Ernie Feeney woke up, looked across the street and saw it --
2-foot-high letters spray-painted on the fences at Paularino Elementary
School.
Her husband, John, said such graffiti has again become a common sight
in his Mesa North neighborhood.
“My real feeling is the city does an excellent job cleaning up
graffiti but a lousy job preventing graffiti,” he said. “I have no
enthusiasm for calling just to get it painted over. I want it stopped at
its source. Some people in the city try to downplay it, saying it’s just
‘tagging,’ but this is gang graffiti. It yells at people that we have
gang members in the neighborhood, and who wants to live in a neighborhood
with gang members?”
Dale Birney, spokesman for the Costa Mesa Police Department, said
graffiti occurs in inconsistent cycles.
“Sometimes we go for a while without having any, other times we seem
to find new signs every day,” he said, adding that there have been many
incidents lately.
John Feeney, who is part of the Mesa North Crime Prevention Committee,
said graffiti is back on the upswing of its cycle, after dropping for a
few months after May, when the City Council upped the reward from $500 to
$2,000 for information leading to the arrest and conviction of graffiti
artists.
But convictions are elusive, and nobody has yet collected the $2,000
reward.
Two people last year were paid after information they reported led to
convictions, and one person in 1999 received a reward.
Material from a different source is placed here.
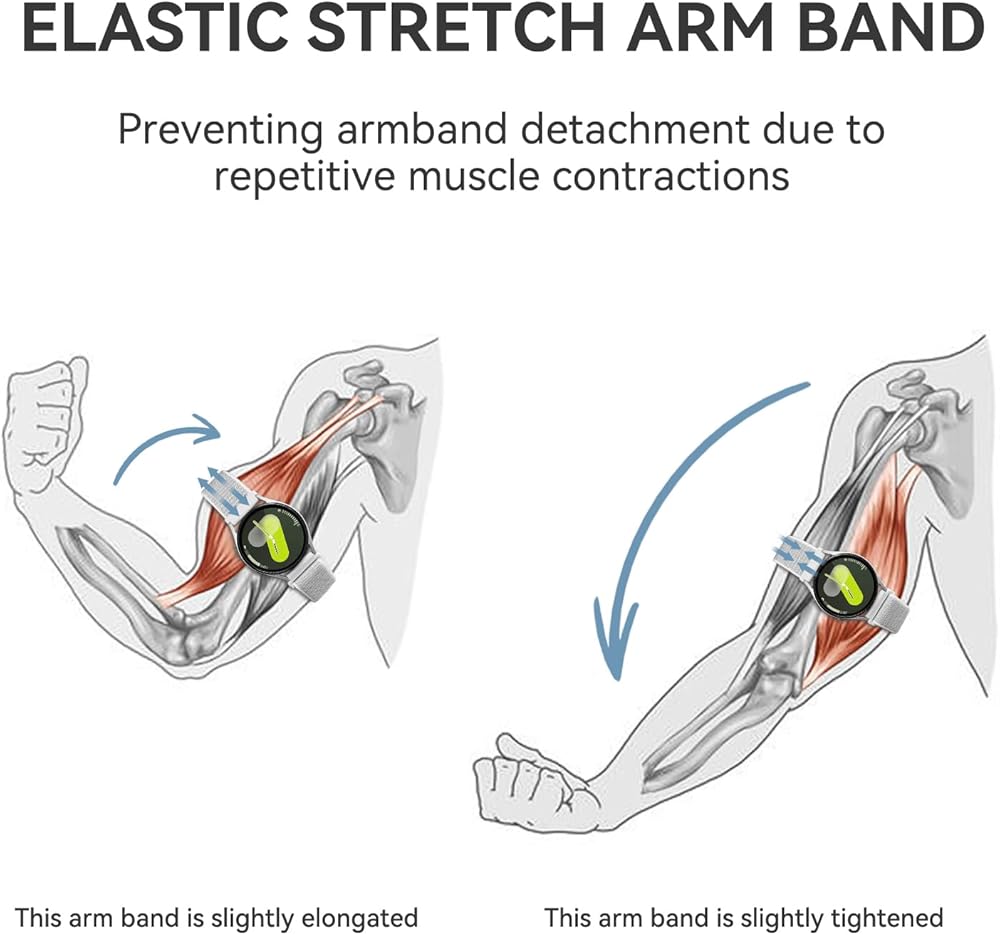 ELASTIC STRETCH ARM BAND

Preventing armband detachment due to repetitive muscle contractions

This arm band is slightly elongated

This arm band is slightly tightened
But the last reward was earned before the ante was raised, although
the $500 wasn’t distributed until a conviction in June.
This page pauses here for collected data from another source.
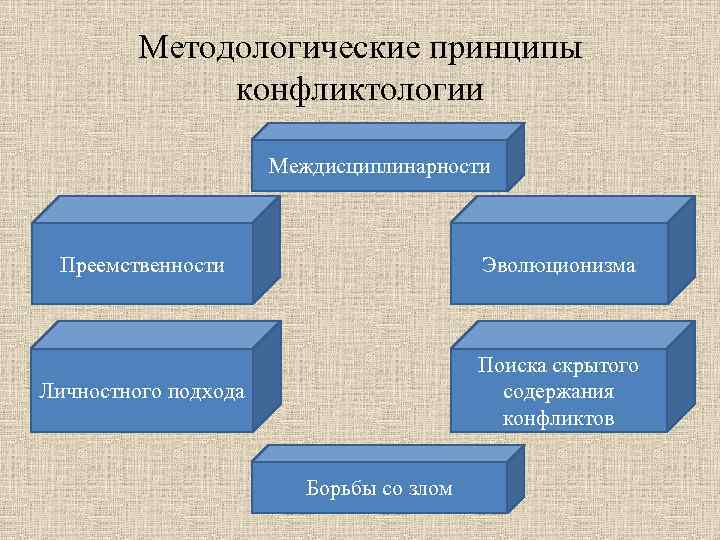 Методологические принципы конфликтологии

Междисциплинарности

Преемственности

Эволюционизма

Личностного подхода

Поиска скрытого содержания конфликтов

Борьбы со злом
Birney said arrests and convictions for graffiti are difficult because
people involved choose locations and times when they are unlikely to be
seen.
“They are not doing it to be seen while they are doing it, they are
doing it to convey a message or to stake out boundaries or whatever,” he
said. “This type of crime is much more difficult to get a conviction on
if we don’t have eyewitness accounts.”
Graffiti is a problem because it is unsightly, it damages private
property, and it decreases the beauty of the neighborhood, but residents
could be reluctant to inform the police because they fear retaliation or
just don’t want to get involved, Birney said.
“I would encourage people to let us assist them in maintaining the
integrity of their neighborhood, whether or not they would like to get
involved with the reward program,” he said. “We need as much help as we
can get in this community. The best way to prevent this type of thing
from repeating itself is to bring the people responsible to justice.”